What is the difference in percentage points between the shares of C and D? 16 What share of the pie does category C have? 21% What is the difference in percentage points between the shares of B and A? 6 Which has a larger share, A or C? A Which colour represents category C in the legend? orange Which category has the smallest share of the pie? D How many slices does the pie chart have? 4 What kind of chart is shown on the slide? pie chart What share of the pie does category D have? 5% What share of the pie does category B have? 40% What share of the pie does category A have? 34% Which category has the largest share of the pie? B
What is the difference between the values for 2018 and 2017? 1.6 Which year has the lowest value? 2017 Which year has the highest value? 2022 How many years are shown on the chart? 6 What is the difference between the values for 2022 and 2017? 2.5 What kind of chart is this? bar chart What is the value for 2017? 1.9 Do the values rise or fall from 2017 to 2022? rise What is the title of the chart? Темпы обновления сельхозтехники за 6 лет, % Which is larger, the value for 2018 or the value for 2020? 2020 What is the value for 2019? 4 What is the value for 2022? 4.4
--
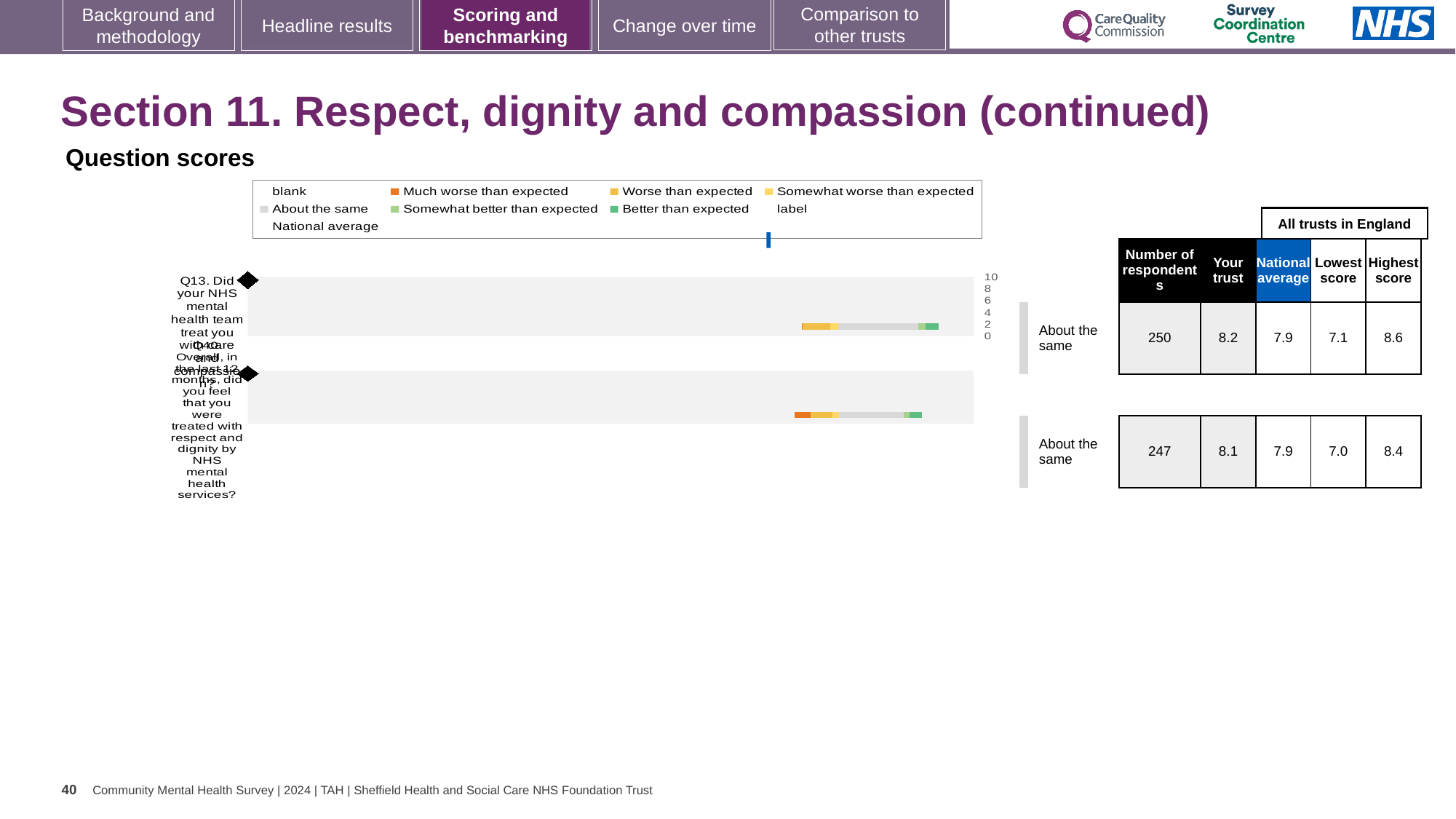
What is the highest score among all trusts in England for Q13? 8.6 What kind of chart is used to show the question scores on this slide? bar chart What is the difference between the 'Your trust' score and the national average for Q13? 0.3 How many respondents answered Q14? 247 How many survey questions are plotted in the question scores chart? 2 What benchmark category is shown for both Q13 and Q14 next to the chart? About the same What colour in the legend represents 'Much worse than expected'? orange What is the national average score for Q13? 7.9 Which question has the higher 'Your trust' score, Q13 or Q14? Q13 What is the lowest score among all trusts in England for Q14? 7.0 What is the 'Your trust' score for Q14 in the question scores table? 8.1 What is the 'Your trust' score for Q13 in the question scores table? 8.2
* * *
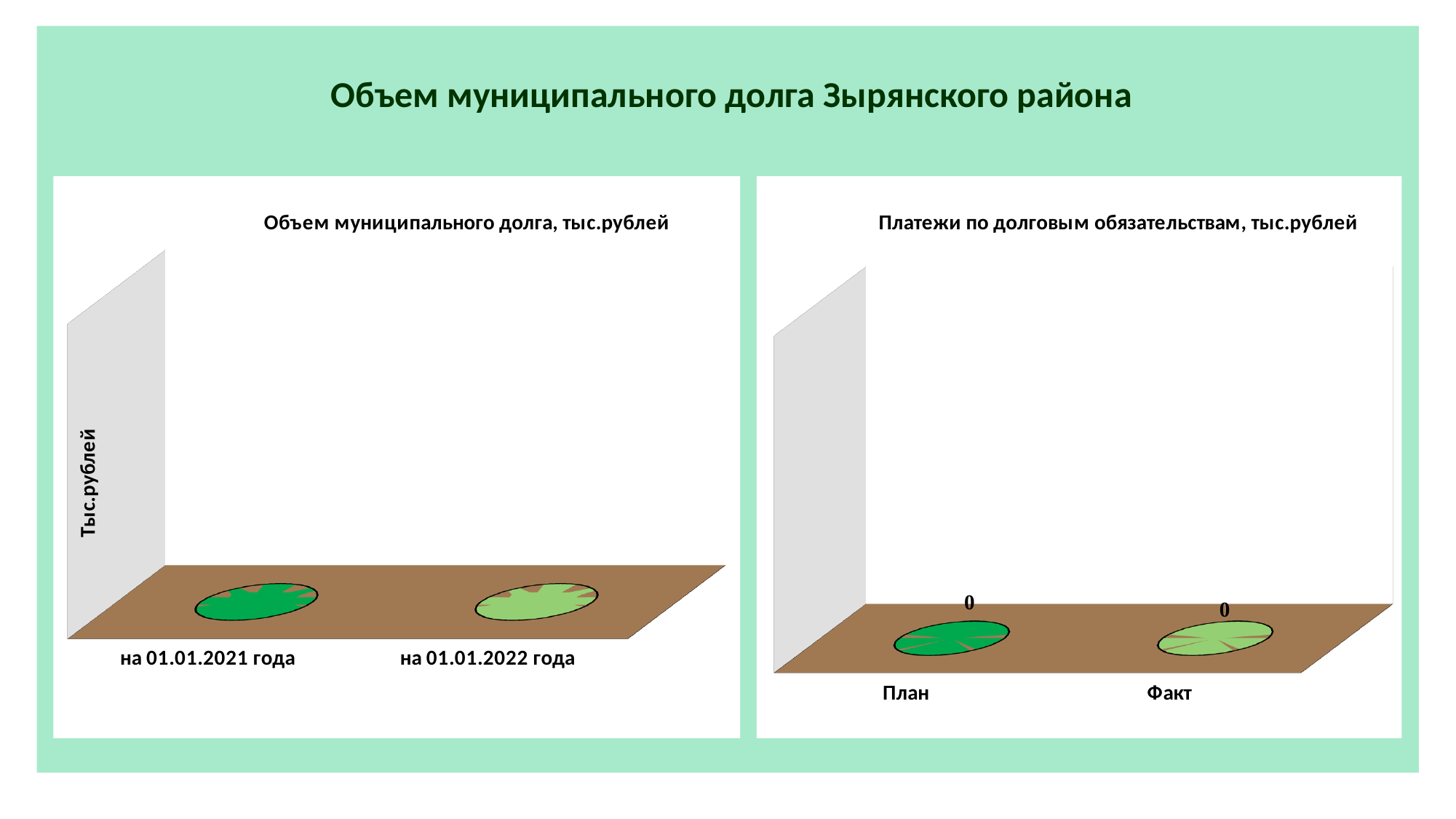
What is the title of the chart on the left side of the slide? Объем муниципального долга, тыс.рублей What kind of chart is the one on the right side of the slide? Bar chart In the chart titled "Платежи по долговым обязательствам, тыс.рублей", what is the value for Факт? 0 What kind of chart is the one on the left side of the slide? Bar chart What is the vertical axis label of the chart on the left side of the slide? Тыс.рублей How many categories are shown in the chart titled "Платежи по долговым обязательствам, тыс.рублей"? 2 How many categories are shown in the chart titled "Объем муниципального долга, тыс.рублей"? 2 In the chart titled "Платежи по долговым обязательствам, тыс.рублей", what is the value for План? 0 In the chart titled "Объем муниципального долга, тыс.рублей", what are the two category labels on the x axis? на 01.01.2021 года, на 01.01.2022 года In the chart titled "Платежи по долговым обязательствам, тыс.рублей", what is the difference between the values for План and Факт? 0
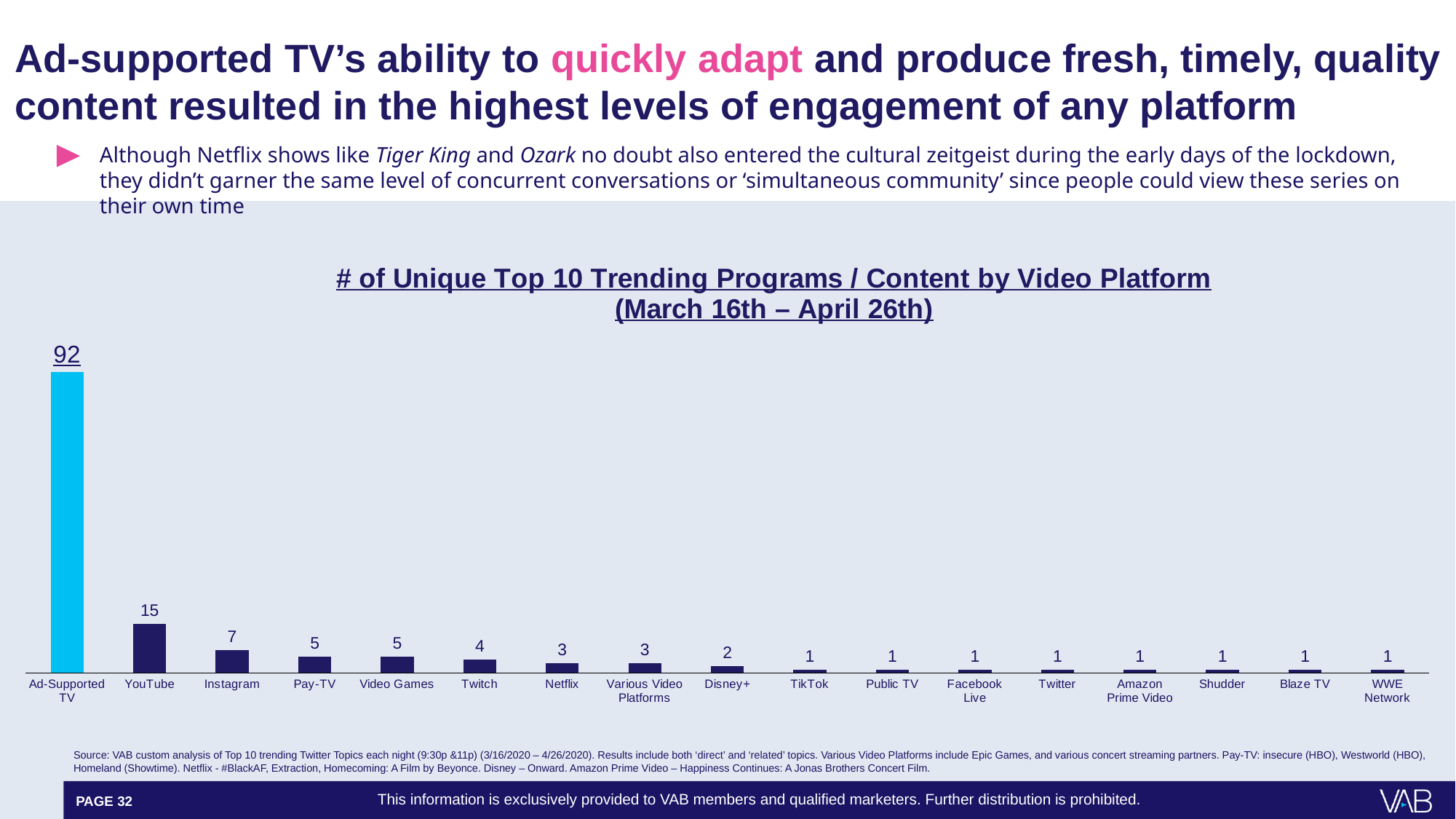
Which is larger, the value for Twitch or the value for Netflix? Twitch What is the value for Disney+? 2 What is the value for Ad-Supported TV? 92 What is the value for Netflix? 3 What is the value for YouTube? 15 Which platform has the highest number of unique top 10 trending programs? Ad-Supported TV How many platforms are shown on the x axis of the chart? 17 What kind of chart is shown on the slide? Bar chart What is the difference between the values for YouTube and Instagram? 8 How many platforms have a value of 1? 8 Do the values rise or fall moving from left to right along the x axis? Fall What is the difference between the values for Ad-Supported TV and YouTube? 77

### TASK INSTRUCTIONS
Filter the lines above to those that contain the word "fall" and copy each of them.

### SOLUTION FOR THIS TASK
What is the difference between the values for 2018 and 2017? 1.6 Which year has the lowest value? 2017 Which year has the highest value? 2022 How many years are shown on the chart? 6 What is the difference between the values for 2022 and 2017? 2.5 What kind of chart is this? bar chart What is the value for 2017? 1.9 Do the values rise or fall from 2017 to 2022? rise What is the title of the chart? Темпы обновления сельхозтехники за 6 лет, % Which is larger, the value for 2018 or the value for 2020? 2020 What is the value for 2019? 4 What is the value for 2022? 4.4
Which is larger, the value for Twitch or the value for Netflix? Twitch What is the value for Disney+? 2 What is the value for Ad-Supported TV? 92 What is the value for Netflix? 3 What is the value for YouTube? 15 Which platform has the highest number of unique top 10 trending programs? Ad-Supported TV How many platforms are shown on the x axis of the chart? 17 What kind of chart is shown on the slide? Bar chart What is the difference between the values for YouTube and Instagram? 8 How many platforms have a value of 1? 8 Do the values rise or fall moving from left to right along the x axis? Fall What is the difference between the values for Ad-Supported TV and YouTube? 77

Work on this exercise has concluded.